The authors conduct an ablation study to evaluate the contribution of each mechanism in the CRAFTER framework, comparing the full pipeline against versions missing one component at a time. Results show that removing any mechanism leads to a decrease in overall performance, with the most significant drops occurring when plan exploration or the corrective layer is omitted, indicating their essential roles in maintaining content faithfulness and structural accuracy. The verify-then-refine loop and directive critic also contribute substantially, highlighting the importance of iterative correction and targeted diagnostics. Removing any component from the CRAFTER pipeline reduces overall performance, with the largest drops seen when plan exploration or the corrective layer is removed. The verify-then-refine loop and directive critic contribute significantly to performance, underscoring the value of iterative correction and targeted diagnostics. The full CRAFTER framework outperforms all ablated versions across all quality dimensions, demonstrating the complementary roles of its mechanisms.

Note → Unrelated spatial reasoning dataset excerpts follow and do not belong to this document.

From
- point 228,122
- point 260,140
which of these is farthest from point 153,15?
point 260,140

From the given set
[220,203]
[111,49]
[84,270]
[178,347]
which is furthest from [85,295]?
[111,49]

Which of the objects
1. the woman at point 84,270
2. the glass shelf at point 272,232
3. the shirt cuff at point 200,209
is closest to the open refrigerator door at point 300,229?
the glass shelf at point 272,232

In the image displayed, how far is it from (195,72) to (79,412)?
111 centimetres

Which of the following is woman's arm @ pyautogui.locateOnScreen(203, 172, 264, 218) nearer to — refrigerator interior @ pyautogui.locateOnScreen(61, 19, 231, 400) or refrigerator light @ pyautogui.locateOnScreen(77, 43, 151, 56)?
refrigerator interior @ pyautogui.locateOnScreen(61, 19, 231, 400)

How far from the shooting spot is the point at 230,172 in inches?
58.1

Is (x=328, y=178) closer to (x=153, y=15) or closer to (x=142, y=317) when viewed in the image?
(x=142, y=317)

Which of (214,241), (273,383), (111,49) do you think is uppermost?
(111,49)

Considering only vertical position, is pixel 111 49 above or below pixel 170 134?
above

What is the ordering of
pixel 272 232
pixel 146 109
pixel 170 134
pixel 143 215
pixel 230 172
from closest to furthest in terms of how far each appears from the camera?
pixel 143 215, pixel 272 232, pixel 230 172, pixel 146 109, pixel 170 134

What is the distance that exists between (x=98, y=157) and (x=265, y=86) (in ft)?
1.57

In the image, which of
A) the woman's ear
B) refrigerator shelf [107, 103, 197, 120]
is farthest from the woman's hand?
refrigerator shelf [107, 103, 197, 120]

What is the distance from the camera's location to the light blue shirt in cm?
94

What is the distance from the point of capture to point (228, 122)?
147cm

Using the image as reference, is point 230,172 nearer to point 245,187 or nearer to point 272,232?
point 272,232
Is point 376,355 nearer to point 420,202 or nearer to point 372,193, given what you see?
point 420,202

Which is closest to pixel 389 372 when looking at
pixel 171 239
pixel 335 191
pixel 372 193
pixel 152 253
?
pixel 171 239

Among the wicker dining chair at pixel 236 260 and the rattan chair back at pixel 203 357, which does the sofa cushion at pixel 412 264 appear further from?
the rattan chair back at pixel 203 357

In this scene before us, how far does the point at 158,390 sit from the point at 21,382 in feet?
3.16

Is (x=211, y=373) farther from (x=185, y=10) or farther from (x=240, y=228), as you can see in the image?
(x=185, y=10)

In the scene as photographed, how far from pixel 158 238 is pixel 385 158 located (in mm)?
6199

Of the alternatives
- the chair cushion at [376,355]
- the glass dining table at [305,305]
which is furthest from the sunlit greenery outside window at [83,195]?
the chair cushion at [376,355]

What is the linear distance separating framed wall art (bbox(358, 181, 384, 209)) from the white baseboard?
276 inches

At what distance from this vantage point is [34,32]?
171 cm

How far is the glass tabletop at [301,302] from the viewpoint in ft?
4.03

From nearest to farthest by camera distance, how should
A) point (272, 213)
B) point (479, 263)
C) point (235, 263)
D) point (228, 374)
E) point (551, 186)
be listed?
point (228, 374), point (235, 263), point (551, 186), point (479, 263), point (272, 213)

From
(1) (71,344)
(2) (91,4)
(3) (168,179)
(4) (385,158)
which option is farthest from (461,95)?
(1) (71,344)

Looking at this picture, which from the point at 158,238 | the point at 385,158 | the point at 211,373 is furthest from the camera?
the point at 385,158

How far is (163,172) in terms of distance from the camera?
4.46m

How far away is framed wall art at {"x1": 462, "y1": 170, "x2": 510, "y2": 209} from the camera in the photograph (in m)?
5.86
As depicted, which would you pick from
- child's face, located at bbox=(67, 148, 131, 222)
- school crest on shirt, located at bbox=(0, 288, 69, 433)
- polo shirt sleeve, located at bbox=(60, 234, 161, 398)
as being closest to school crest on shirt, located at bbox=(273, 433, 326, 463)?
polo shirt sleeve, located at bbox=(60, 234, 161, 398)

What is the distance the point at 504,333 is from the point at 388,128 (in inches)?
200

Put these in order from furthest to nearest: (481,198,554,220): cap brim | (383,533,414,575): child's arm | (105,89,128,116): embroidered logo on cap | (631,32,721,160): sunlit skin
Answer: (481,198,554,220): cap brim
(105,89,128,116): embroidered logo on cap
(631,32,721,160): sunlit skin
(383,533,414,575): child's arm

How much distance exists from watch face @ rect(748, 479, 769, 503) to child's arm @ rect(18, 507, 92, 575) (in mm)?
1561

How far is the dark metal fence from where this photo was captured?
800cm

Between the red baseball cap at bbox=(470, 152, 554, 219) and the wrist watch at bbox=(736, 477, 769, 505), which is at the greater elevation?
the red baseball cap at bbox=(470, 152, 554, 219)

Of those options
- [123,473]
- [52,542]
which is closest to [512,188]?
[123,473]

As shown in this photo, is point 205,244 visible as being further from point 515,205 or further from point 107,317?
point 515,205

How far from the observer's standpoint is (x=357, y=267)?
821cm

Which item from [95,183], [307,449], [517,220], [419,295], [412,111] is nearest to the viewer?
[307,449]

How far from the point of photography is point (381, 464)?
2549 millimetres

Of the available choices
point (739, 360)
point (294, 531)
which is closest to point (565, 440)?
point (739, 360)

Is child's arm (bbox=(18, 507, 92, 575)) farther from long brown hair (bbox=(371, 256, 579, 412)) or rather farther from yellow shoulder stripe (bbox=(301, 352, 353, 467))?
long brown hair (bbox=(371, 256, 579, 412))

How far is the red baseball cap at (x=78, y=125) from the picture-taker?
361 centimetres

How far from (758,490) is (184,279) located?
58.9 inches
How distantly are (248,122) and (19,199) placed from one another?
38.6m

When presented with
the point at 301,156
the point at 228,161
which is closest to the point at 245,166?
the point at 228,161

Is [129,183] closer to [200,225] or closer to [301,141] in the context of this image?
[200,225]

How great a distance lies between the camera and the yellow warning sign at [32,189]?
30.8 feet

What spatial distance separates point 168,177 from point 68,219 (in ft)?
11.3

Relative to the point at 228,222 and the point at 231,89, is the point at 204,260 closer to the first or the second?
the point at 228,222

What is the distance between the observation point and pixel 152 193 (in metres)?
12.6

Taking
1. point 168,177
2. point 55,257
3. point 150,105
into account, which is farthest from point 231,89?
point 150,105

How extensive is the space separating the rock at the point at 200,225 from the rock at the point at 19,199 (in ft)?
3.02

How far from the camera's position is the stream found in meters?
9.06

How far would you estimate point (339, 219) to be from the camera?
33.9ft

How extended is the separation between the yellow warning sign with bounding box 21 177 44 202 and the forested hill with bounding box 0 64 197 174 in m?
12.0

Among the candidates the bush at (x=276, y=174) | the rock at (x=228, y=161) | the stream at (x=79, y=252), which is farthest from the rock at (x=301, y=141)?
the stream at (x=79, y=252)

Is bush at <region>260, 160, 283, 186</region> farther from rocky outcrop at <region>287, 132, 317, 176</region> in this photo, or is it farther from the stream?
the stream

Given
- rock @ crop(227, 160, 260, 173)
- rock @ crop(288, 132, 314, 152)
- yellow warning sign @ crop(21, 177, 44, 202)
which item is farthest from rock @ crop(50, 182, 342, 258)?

The authors evaluate a VLM-based judge for assessing scientific figure generation, comparing its performance against human judgments. Results show that the judge achieves moderate agreement with human preferences, with a majority of cases aligning with human verdicts and a moderate level of inter-annotator consistency. This supports the use of the automated judge as a reliable proxy for human evaluation in the benchmark setting. The automated judge achieves 72% agreement with human majority verdicts on a blind pairwise evaluation. The judge demonstrates moderate inter-annotator consistency with Cohen's kappa of 0.58. The results confirm the automated metric tracks human preference across diverse figure types and input conditions.
The framework was evaluated across two scientific figure generation benchmarks against standalone generators and agentic baselines, with an automated VLM-based judge validated against human preferences to ensure reliable assessment. Ablation studies validate that plan exploration, iterative refinement, and corrective editing function synergistically to enhance structural accuracy and content faithfulness, while a separate cost analysis confirms that the multi-step pipeline incurs higher inference overhead. Despite the increased computational requirements, the complete system consistently outperforms all baselines and ablated configurations across diverse inputs. Ultimately, the experiments demonstrate that integrating adaptive planning with iterative correction yields a robust and high-quality solution for scientific figure synthesis.